Using different pairings of the above IR and MRC systems, we build several ORQA pipelines. Each computes a convex combination of its component IR and MRC scores after normalization, with the IR weight being 0.7 (tuned on Open-COVID-QA-2019 Dev). We observe that retrieving $K$=100 passages is optimal when IR is BM25 only, while $K$=40 works best for BM25+Neural IR.

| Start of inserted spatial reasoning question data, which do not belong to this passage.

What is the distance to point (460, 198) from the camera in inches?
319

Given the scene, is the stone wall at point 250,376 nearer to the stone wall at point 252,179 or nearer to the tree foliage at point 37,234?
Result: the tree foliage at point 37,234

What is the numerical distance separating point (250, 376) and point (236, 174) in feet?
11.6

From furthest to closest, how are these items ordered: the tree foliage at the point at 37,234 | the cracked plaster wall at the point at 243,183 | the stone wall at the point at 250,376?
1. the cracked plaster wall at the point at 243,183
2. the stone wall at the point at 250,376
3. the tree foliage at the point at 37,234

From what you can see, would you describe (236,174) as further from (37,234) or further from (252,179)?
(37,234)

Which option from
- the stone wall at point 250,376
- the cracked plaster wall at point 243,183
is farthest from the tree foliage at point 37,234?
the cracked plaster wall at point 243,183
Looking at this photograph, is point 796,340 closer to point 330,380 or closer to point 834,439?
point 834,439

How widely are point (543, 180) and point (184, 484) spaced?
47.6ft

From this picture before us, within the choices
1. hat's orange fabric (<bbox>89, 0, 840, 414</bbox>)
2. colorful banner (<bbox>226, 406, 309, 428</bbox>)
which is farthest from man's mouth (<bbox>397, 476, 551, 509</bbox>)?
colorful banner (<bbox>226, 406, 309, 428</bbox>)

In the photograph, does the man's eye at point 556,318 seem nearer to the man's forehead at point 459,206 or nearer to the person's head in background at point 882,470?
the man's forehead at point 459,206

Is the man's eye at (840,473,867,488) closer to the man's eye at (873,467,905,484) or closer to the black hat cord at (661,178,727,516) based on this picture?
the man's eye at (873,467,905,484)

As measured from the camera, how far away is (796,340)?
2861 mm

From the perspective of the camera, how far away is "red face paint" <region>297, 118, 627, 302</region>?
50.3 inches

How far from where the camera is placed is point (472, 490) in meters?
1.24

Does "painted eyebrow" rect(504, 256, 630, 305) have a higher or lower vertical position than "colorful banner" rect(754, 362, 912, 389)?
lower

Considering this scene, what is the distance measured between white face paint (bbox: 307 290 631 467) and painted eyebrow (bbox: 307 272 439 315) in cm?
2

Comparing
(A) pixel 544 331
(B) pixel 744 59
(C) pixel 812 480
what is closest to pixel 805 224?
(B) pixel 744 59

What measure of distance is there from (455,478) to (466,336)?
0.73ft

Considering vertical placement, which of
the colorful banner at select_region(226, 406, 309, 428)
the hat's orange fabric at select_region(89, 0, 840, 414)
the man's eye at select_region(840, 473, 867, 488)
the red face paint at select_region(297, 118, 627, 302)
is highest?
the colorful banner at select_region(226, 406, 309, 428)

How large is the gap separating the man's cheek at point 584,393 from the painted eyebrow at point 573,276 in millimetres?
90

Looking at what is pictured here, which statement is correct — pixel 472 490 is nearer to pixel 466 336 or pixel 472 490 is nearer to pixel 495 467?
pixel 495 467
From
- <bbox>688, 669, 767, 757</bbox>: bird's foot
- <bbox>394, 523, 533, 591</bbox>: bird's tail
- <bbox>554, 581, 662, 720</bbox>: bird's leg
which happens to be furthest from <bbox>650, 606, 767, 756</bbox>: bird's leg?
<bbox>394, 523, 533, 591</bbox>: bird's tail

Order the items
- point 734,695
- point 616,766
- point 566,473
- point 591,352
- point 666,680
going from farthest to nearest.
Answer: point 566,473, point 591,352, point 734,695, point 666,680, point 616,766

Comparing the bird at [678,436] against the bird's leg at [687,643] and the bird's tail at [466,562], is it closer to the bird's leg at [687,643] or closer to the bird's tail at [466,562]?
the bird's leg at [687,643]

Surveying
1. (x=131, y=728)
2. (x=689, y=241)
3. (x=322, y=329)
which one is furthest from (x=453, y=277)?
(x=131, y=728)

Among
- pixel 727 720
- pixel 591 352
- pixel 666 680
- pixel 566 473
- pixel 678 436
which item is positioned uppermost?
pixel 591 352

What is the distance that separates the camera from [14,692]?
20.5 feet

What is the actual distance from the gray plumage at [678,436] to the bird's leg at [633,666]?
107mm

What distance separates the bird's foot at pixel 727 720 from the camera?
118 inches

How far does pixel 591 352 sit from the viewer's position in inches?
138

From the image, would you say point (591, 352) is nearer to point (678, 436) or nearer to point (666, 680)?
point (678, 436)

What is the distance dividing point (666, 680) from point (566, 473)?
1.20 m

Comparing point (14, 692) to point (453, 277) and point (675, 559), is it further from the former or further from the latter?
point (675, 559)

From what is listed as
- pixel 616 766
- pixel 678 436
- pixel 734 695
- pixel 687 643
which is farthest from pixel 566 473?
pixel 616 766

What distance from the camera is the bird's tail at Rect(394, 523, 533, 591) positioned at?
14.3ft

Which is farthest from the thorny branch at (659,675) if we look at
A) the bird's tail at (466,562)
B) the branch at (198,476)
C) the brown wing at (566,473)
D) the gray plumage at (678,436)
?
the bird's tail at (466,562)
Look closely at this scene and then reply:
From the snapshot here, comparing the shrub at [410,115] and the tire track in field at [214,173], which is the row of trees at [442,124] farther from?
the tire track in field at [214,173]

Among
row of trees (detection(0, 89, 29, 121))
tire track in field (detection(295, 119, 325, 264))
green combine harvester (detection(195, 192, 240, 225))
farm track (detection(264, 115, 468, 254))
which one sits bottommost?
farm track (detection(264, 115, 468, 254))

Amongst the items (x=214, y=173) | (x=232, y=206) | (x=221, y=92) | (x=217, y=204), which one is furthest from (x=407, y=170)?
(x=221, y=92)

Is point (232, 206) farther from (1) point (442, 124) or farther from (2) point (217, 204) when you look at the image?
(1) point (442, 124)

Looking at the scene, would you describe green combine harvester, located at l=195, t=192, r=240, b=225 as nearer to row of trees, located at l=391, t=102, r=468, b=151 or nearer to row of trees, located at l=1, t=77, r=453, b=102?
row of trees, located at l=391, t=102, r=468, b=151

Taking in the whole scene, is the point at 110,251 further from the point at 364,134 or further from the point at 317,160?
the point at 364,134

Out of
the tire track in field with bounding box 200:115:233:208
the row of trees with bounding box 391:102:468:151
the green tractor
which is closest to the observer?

Table 3 shows end-to-end F1 scores of the different ORQA pipelines. Adapted MRC refers to the best system of Section 4.2 (Table 4 Row 3). Crucially, the best system in Table 3 (last row) uses synthetic target domain supervision for both IR and MRC. In a paired $t$-test (Hsu and Lachenbruch, 2005) of the Top-5 F1 scores, we find the differences with the baseline (Row 1) to be statistically significant at $p$$<$$0.01$.

To investigate if our synthetically fine-tuned COVID-19 models can also help improve performance in a related target domain, we evaluate them zero shot on the BioASQ (Balikas et al., 2015) task. BioASQ contains biomedical questions with answers in the PubMed abstracts. For evaluation, we use the factoid questions from the Task 8b training and test sets, totaling 1,092 test questions. As our retrieval corpus, we use around 15M abstracts from Task 8a. We pre-process them as described in Section 3.1 to end up with around 37.4M passages.

Table 5 shows the BioASQ retrieval results, where the proposed Adapted DPR model outperforms both baselines. Table 6 summarizes the evaluation on the end-to-end ORQA task, where we see similar gains from synthetic training. These results show that synthetic training on the CORD-19 articles transfers well to the broader related domain of biomedical QA.